Scottish poet Kenneth Steven imagines a medieval artist, working on an illuminated manuscript. “Some days,” the artist tells us, “there is nothing in the pen / except my own emptiness.” He waits, and waits, and then
Just sometimes something breaks inside
like the brittle lid of a casket
and pours out light onto the waiting page.*
What a fitting image for Advent! Sometimes, the waiting of this season can feel like nothing but emptiness. We write the cards and shop for gifts, yet, somehow, everything feels hollow, an echoing emptiness.
Advent is not a season of instant gratification. It is a season of anticipation. Waiting in anticipation is a far different thing than just killing time. Waiting in anticipation is focused, focused outward. We may not know exactly what we are waiting for, but still we are alert, aware, paying attention, waiting for any glimpse of that light pouring out.
“Waiting beckons us to other-centeredness,” I read last week. We look beyond ourselves. We anticipate that somewhere, in some surprising way, the gifts of Advent will appear. Hope. Peace. Joy. Love.

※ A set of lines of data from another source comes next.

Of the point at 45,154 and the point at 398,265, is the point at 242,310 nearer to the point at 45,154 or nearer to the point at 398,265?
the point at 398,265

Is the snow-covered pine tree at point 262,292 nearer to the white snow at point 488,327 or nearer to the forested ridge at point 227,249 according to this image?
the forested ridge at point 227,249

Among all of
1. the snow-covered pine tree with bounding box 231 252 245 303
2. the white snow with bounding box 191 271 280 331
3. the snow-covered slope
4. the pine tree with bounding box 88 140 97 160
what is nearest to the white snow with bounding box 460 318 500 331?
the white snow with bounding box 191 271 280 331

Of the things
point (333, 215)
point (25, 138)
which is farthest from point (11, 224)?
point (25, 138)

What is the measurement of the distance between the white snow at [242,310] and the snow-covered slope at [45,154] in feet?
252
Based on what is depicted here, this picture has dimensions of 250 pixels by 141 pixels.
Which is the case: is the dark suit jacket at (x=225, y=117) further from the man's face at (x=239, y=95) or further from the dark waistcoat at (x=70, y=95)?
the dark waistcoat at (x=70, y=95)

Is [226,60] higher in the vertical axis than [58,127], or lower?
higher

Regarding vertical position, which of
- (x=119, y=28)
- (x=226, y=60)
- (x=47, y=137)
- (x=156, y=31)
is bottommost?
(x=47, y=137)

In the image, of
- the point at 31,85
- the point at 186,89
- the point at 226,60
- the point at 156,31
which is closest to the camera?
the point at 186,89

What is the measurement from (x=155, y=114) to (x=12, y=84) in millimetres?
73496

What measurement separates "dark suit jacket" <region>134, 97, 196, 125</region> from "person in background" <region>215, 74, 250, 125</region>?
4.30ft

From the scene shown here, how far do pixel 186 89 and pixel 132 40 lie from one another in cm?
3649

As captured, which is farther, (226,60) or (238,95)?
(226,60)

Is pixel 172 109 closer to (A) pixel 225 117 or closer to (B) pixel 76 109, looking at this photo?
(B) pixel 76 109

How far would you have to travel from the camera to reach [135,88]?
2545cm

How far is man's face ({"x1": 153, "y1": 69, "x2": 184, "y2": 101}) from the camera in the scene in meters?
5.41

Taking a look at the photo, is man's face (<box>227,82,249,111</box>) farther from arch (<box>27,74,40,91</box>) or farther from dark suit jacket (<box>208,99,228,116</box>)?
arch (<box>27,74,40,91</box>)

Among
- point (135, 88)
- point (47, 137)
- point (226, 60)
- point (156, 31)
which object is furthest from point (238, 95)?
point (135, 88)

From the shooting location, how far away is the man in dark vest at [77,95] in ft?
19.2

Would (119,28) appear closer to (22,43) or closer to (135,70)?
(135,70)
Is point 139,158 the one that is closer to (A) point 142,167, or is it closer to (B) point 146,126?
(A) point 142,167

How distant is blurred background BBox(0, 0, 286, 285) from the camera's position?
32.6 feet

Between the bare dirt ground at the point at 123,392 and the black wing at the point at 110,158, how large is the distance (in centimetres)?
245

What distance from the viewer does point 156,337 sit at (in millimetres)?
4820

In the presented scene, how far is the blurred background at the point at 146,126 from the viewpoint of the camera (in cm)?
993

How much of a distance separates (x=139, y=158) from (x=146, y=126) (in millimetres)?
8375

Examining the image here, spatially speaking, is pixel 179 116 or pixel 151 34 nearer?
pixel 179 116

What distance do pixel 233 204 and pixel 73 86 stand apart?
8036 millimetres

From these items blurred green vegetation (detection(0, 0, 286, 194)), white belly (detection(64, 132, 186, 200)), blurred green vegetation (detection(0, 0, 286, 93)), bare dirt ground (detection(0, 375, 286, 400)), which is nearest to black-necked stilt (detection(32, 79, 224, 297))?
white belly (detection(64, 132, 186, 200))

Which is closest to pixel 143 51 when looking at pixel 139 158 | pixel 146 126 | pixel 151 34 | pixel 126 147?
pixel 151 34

Sometimes, just sometimes, the light will shine. We cannot predict where or when. It may be at a Christmas concert. It may be at a soup kitchen. It may be just a brief respite from life’s struggles. Rev. Molly Smothers calls our attention to the fourth verse of “It Came Upon the Midnight Clear,” which addresses, “… you beneath life’s crushing load / whose forms are bending low,” inviting them (or is it us?) to simply “rest beside the weary road, / and hear the angels sing.” It may be enough, Smothers reminds us, “to simply rest where we are … and listen.”**
Sometimes, just sometimes, the light breaks through, but only if we are watching. Sometimes, just sometimes, we hear the angels sing, but only if we are alert, only if we are listening.
Amen. May it be so. Amen.
-- Bill
*Kenneth Steven, “Illuminated Manuscript,” in Iona: New and Selected Poems (Paraclete Press, 2021), p. 33
**Molly Smothers, “Clarity in Verse Four,” in Abide with Us: An Advent Devotional, ed. Paul Koch (Chalice Press, 2023), p. 18.